[AVAILABLE RECORDS]
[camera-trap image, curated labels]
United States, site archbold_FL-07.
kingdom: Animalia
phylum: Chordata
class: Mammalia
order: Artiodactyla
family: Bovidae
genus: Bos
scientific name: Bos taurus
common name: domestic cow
[/AVAILABLE RECORDS]
[AVAILABLE RECORDS]
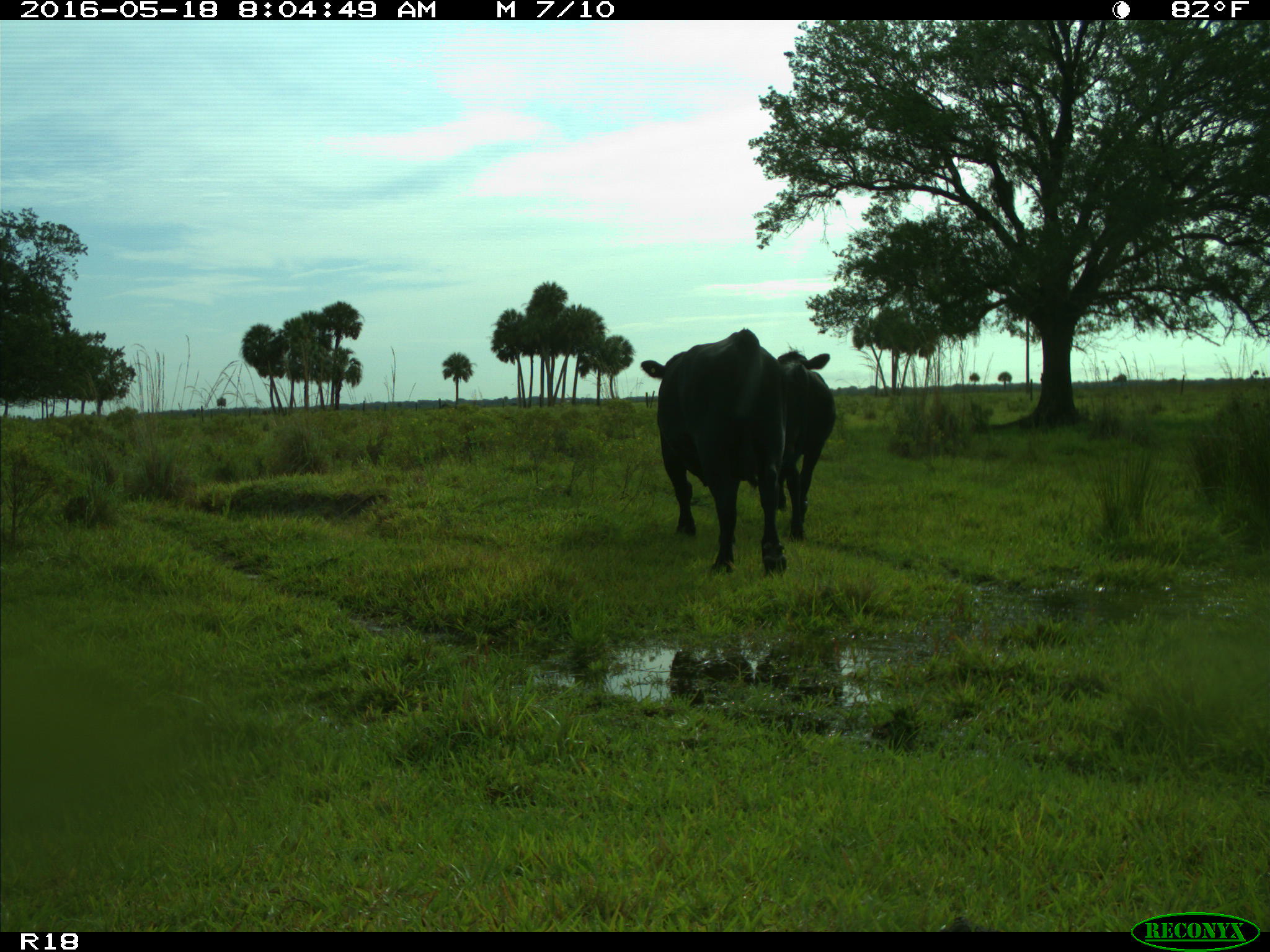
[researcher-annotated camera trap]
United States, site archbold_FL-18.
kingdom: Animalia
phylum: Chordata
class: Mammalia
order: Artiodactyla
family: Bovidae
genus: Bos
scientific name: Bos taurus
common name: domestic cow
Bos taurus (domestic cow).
[/AVAILABLE RECORDS]
[AVAILABLE RECORDS]
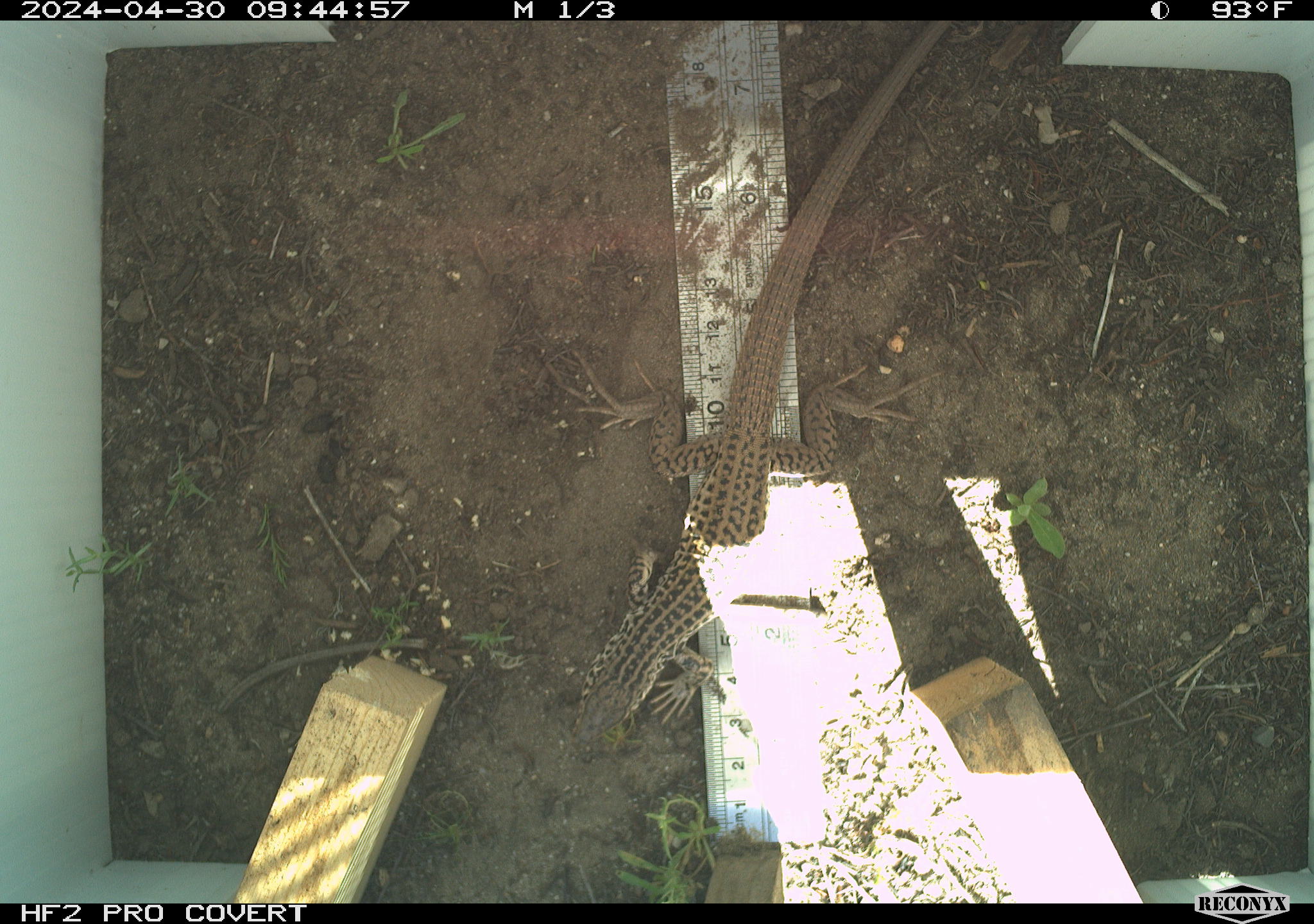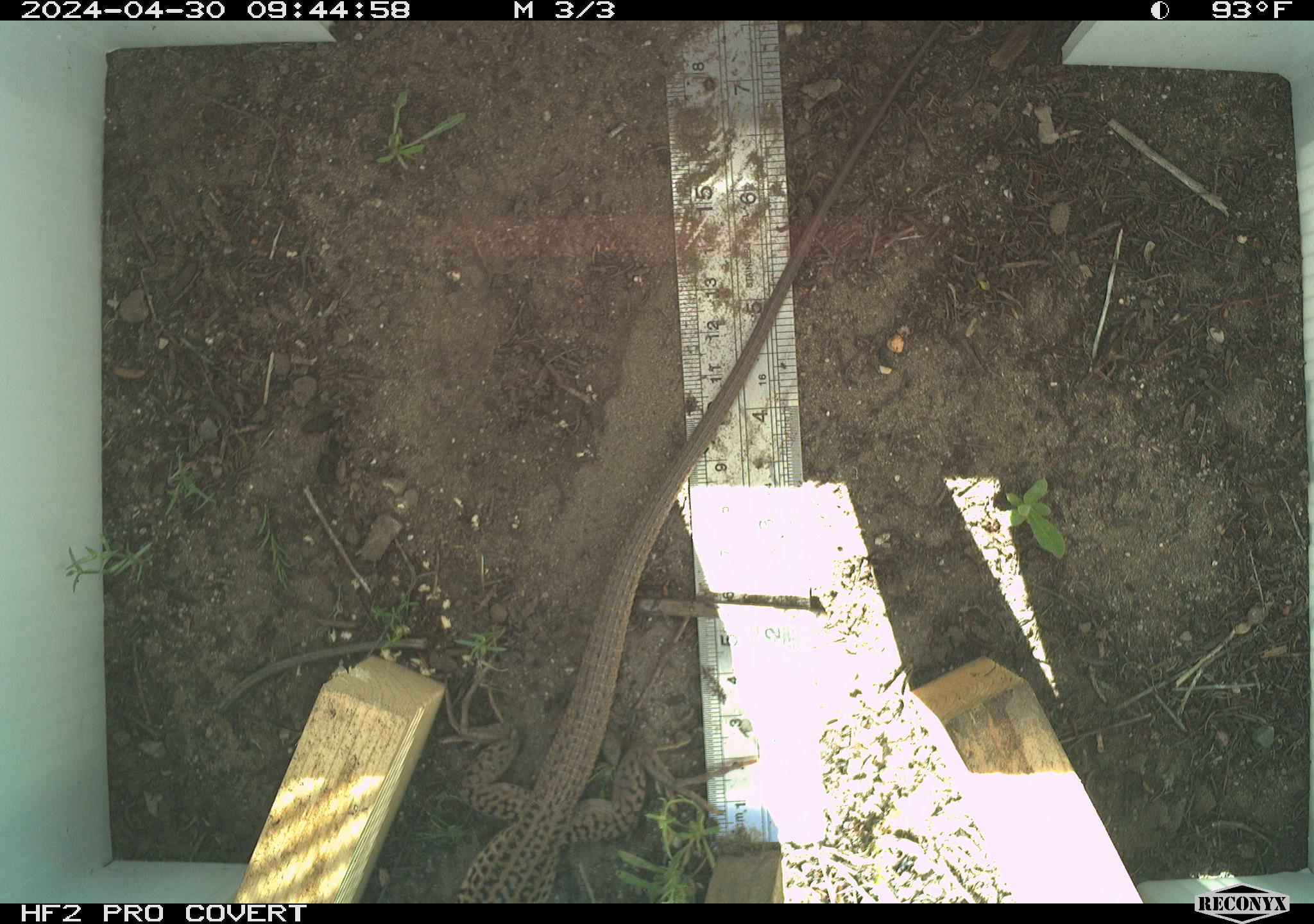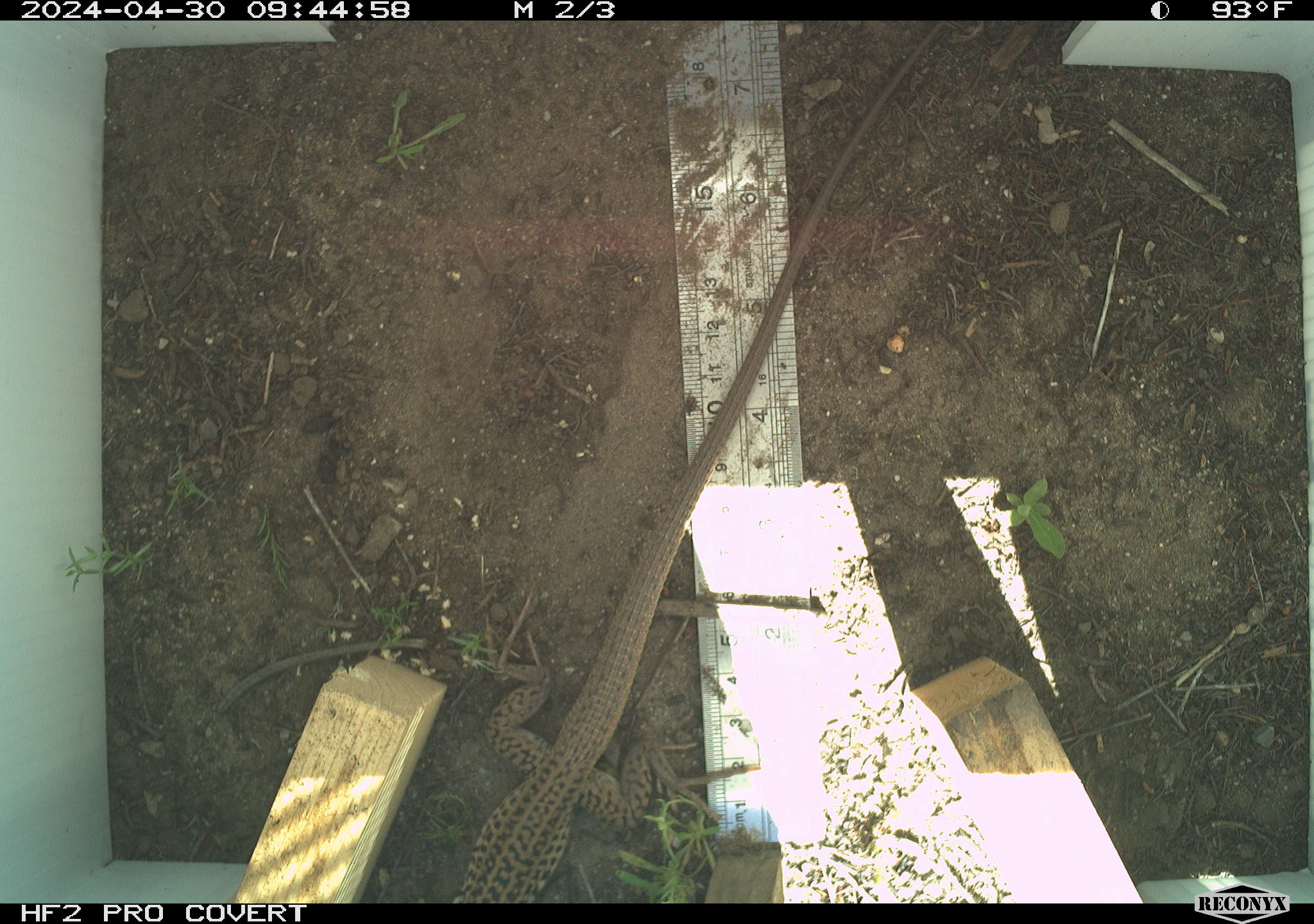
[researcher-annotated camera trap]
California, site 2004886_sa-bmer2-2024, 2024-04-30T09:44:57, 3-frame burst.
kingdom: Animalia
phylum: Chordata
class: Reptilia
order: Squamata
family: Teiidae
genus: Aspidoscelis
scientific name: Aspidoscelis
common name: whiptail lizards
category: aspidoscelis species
[/AVAILABLE RECORDS]
▶ INSTRUCTIONS FOR THE TASK
Search the data for the string "United". List each line that has it.

▶ YOUR SOLUTION
United States, site archbold_FL-07.
United States, site archbold_FL-18.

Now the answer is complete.